En los solares de la Gran Vía, los moros habían establecido ya algunos tenderetes en los que ofrecían tabaco y té. Los clientes formaban corro en demanda principalmente de tabaco, pero los moros rechazaban a muchos de ellos diciendo:

 

—Billetes rojos, no, paisa. Plata, plata…

Los moros, trapicheando…

Cambian las tornas y los emboscados empiezan a mostrar sus cartas

—Es natural que se alegre el señor Bonifacio —dijo ella—. Lleva ya casi tres años fingiendo lo que no es. Él ya sabe que nosotros sabemos que eso de que es primo carnal de Eulogia, la portera, es un puro cuento.

 

—Si se ve a la legua que es un cura disfrazado… Cuando un día vine del frente y me lo encontré justo donde hoy, se puso pálido. Entonces estaba más gordo y parecía mucho más joven. Sin embargo, por la manera de hablar y mirarme, me di cuenta en seguida de que era un cura o un fraile camuflado.

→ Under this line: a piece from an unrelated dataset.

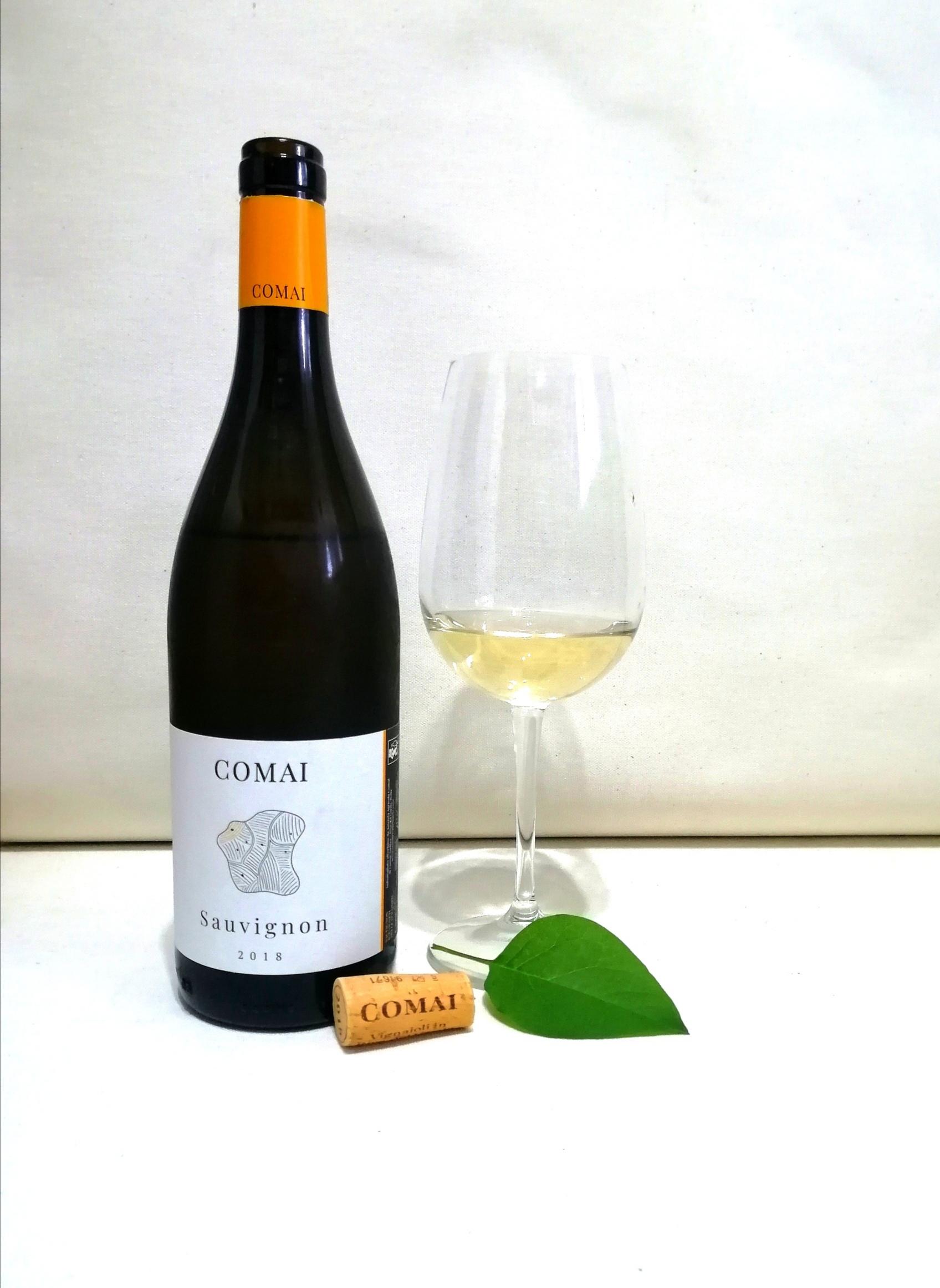 Bottiglia di sauvignon della cantina Comai e bicchiere di vino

Hasta me dijo que se había venido a Madrid para enrolarse en las milicias… Después, cada vez que lo veía, me decía que no le habían querido admitir porque no tenía avales… ¡Cómo si para ir a pegar tiros se necesitaran avales!

—No te preocupes por eso. Ya le diré yo a don Rafael que le llame al orden, que le dé un toque. Me acuerdo ahora del día en que los sorprendí oyendo misa. No te lo quise decir entonces…

 

—Sí, fue mejor que te callases —y Trujillo meneó la cabeza—. Entonces don Rafael se las daba de izquierdista. Decía que Azaña era el mejor hombre de gobierno que había tenido nunca España. Claro, había sido su jefe en el Ministerio cuando Azaña ni soñaba con ser presidente de la República… ¡La cara que pondrían todos cuando te presentaste tú y los cogiste con las manos en la masa! (Cap. V)

Al darse de cara con la gente, pudo observar de cerca la sutil, pero evidente transformación de su talante. Demostraba tener más ganas de hablar y de reír que de ordinario. Hasta las amas de casa, con el consabido fardel o la consabida cesta al brazo, siempre embargadas por la preocupación de llevar algo de comer a los suyos, parecían menos angustiadas, pues no andaban tan abstraídas y hasta se paraban a mirar alrededor y a oír lo que podían cazar al paso, movidas por una curiosidad nueva y olvidadas momentáneamente del apremio de sus obligaciones. (Cap. IX)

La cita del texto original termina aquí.